The Boston Globe covers the Suero case, in which Nicole Summers ’14 won a preliminary injunction earlier this school year. Link to the Globe article here.
By Paul McMorrow
Globe Columnist May 13, 2014
Ramon Suero left the Dominican Republic for Boston over a decade ago because he believes in the American Dream. That belief remains intact, even though Suero has spent the past three-and-a-half years in court, fighting government lawyers who are trying to kick Suero’s family out of their Dorchester home. Suero bought his tiny slice of Upham’s Corner a decade ago, but whether he gets to keep it largely hinges on two questions: whether state laws aimed at bringing Wall Street’s worst actors to heel can also protect Massachusetts residents from their own government, and whether government-controlled mortgage businesses are in business to save money, or exact revenge on foreclosed families.

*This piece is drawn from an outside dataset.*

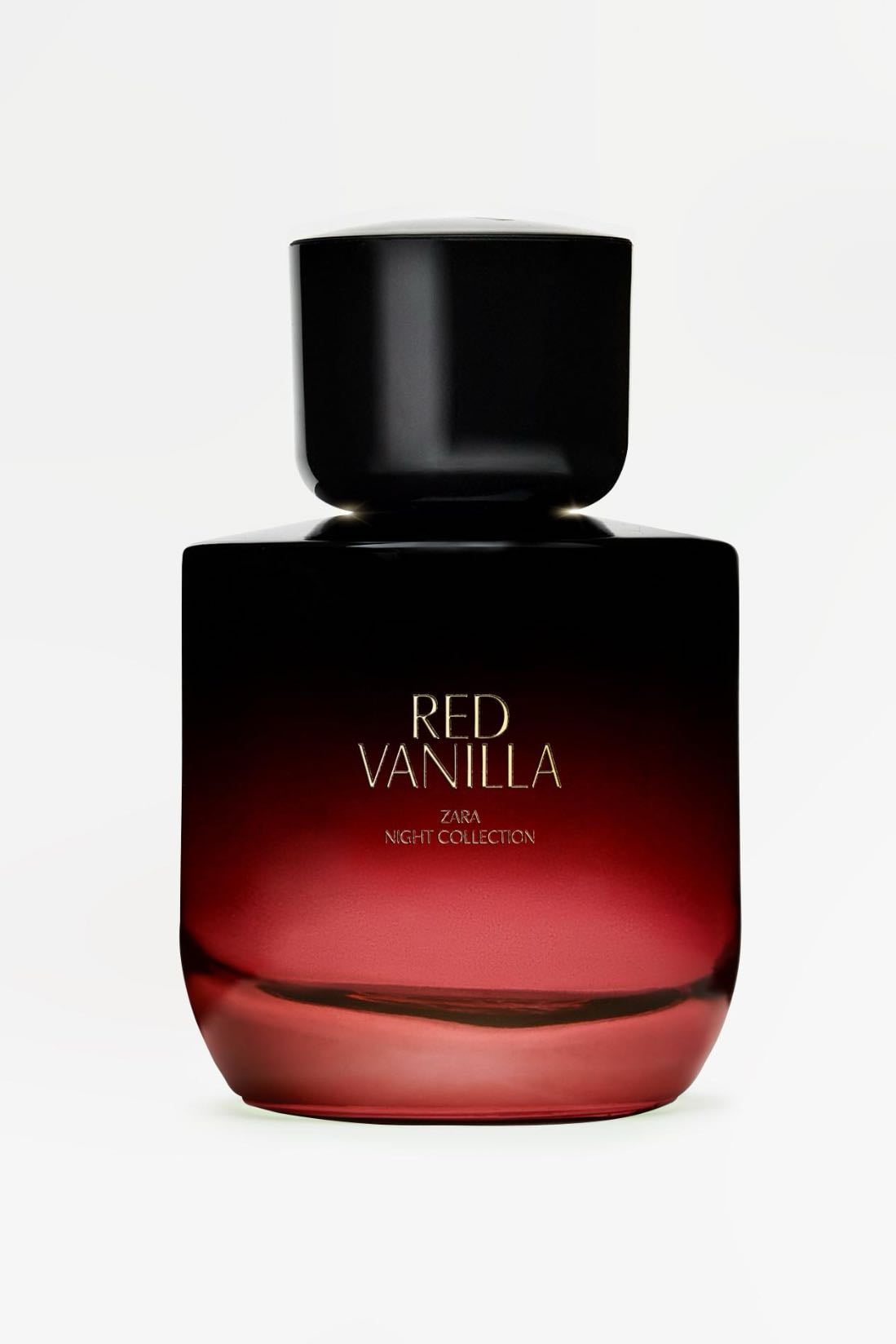 Zara Red Vanilla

Suero is the kind of borrower that subprime mortgage lenders got paid to exploit during the housing boom. In 2005, the notorious subprime lender Option One gave Suero a no-money down mortgage with an exploding interest rate — the kind of mortgage that brought down the entire economy. The loan allowed Suero, who was working two full-time hotel jobs, to buy a condo in an Upham’s Corner triple-decker. Massachusetts later sued Option One, alleging that the firm illegally steered high-risk loans to non-native English speakers and poor communities of color; the company paid a $10 million settlement.

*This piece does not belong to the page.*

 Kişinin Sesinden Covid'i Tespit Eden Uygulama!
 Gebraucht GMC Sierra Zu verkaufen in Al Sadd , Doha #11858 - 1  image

Suero refinanced into a vanilla loan that wound up in the hands of Freddie Mac, the nationalized mortgage investor. He fell behind on his loan due to a family illness, and, he and the local hotel workers union say, because he was fired for union organizing. Freddie foreclosed in late 2010. Suero has been fighting to get his home back ever since.
The fight has taken Suero from the Boston Housing Court to the federal courthouse on Fan Pier. An eviction battle has morphed into a tug of war over whether the federal government can exempt itself from Massachusetts’s consumer protection laws.
Boston Community Capital, a local nonprofit, runs a loan fund that works with foreclosed families. It buys foreclosed homes and sells them back to their former owners, stabilizing families and neighborhoods in the process. Boston Community Capital has cleared Suero to borrow the money he needs to buy his Upham’s Corner home back. The problem is, Freddie Mac refuses to sell to Suero and Boston Community Capital, or anyone like them.
Freddie Mac and its larger corporate sibling, Fannie Mae, won’t sell foreclosed homes back to their former owners unless they receive the full value of the foreclosed mortgage — sums that are normally well above what the properties are worth now. Fannie and Freddie will charge market prices to any other buyer of a foreclosed home. But to those properties’ former owners, they charge a foreclosure premium. This premium all but assures that foreclosed homeowners won’t stay in their homes.
Foreclosure is a costly proposition for any bank, but Fannie and Freddie are picking and choosing whom they’re willing to lose money to. This policy is not something any large commercial bank subscribes to.
Fannie and Freddie also refuse to sell to nonprofits like Boston Community Capital that work with foreclosed homeowners. So when Boston Community Capital put in repeated offers to buy Suero’s home out of foreclosure, they went unanswered.
A 2012 Massachusetts law makes it illegal for any lender to put stipulations on a sale to a nonprofit. The law was aimed at lenders who refuse to do business with firms that work with foreclosed homeowners, and Fannie and Freddie are by far the biggest offenders. Suero sued Freddie last fall for violating this law.
Freddie’s lawyers have already made noises about claiming that, since they’ve been federalized, they’re immune from the state law. Last summer, lawyers representing Fannie and Freddie successfully maneuvered out of a Chicago ordinance requiring them to register, and pay fees on, vacant foreclosed properties. So there’s clearly a chance that the Massachusetts law might fall to the same arguments about federal powers that knocked down Chicago’s foreclosure efforts. The bigger question is what Freddie Mac actually gains by sinking untold sums of money into a years-long legal battle to wrest an Upham’s Corner condo from a family that wants nothing more than to see Freddie get paid and walk away.
Paul McMorrow is an associate editor at Commonwealth Magazine. His column appears regularly in the Globe.